> _KETENTUAN TUGAS 1_: Ubah skala baris-baris data relasi spasial di antara baris yang memuat "From the image's" dan baris yang memuat "531 centimetres", inklusif, lalu tuliskan kembali hanya baris-baris itu secara utuh tanpa mengubah teks di luar jawaban. Setiap angka jarak pada jawaban dikalikan 1,2 dan dibulatkan ke jumlah desimal semula, dengan nilai tepat setengah dibulatkan ke atas.

> _TEKS HALAMAN_:
------

Jatuh Cinta Seperti di Film-Film : Sebuah Experience

Kemarin aku cerita ke Dimas kalo lagi stuck gak nemu ide nulis, tapi lagi pengen nulis. Dimas menanggapi dengan santai dan memberi usul untuk nulis film yang kita tonton seminggu lalu. Film lokal pertama yang kita tonton di bioskop, biasanya kita nonton streaming. Saat film ini rilis akhir november kemarin aku langsung mengajak Dimas nonton bareng. Dengan membagikan tweet dari sebuah akun sinefil dan sedikit membujuk. “Minggu depan kita nonton film ini ya!?” Dia, seperti biasa, mengiyakan tanpa banyak pertimbangan.

Kita nonton di hari keempat filmnya tayang. Penontonnya tidak terlalu banyak. Kursi yang terisi tidak ada separuhnya. Tapi aku mau kalo diajak nonton lagi, hehe.

------

> _Data relasi spasial_:
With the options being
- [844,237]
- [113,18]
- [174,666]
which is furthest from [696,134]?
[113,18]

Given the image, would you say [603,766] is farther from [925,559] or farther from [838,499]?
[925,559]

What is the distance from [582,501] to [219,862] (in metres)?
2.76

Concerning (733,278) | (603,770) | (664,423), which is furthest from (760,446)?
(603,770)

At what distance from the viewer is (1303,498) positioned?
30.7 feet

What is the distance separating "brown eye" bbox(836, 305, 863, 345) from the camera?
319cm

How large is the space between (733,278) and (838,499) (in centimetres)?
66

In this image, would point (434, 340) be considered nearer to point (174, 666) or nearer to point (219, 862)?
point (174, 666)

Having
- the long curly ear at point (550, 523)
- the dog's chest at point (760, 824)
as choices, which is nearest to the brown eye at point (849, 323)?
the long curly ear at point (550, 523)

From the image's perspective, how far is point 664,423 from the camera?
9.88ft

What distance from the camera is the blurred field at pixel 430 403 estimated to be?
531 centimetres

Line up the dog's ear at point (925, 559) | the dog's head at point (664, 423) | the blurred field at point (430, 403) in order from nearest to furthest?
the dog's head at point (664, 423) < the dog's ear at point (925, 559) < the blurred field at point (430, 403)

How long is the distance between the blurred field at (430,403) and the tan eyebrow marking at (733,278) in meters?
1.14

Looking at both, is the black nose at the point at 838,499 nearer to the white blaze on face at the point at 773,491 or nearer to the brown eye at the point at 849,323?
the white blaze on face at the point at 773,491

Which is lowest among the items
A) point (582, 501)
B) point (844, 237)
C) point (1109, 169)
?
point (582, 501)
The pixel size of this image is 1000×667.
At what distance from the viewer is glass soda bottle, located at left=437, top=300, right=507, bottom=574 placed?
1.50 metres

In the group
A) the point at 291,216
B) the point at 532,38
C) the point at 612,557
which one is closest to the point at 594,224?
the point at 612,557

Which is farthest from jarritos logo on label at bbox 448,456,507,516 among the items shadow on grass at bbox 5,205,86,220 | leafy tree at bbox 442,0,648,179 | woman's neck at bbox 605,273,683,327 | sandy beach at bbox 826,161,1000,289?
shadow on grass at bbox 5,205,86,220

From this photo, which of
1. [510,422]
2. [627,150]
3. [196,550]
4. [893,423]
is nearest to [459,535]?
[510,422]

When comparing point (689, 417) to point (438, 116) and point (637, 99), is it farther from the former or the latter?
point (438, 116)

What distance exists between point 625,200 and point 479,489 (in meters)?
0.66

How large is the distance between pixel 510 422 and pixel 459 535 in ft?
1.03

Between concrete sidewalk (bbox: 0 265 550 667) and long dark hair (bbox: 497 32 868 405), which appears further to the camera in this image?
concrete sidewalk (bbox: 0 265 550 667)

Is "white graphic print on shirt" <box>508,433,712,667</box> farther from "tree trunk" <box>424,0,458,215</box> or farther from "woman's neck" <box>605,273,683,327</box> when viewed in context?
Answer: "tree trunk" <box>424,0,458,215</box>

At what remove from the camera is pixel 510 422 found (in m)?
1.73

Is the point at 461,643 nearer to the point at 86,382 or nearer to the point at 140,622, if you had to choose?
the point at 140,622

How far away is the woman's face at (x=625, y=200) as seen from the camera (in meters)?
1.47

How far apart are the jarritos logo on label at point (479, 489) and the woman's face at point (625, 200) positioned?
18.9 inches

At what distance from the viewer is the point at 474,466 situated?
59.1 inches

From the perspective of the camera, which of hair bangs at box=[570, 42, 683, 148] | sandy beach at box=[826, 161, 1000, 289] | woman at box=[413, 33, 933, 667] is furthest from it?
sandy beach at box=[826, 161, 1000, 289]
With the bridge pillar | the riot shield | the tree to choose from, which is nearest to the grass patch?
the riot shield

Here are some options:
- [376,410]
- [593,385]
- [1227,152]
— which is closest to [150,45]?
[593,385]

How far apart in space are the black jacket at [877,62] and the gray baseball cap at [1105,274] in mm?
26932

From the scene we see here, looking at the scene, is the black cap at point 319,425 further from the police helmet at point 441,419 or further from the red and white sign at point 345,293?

------

> _KETENTUAN TUGAS 2_: Terjemahkan kalimat "Kursi yang terisi tidak ada separuhnya." dari teks tentang menonton film di bioskop ke dalam bahasa Inggris.

> _JAWABAN LENGKAP 1_:
From the image's perspective, how far is point 664,423 from the camera?
11.86ft

What distance from the camera is the blurred field at pixel 430 403 estimated to be?
637 centimetres

> _JAWABAN LENGKAP 2_: Fewer than half of the seats were taken.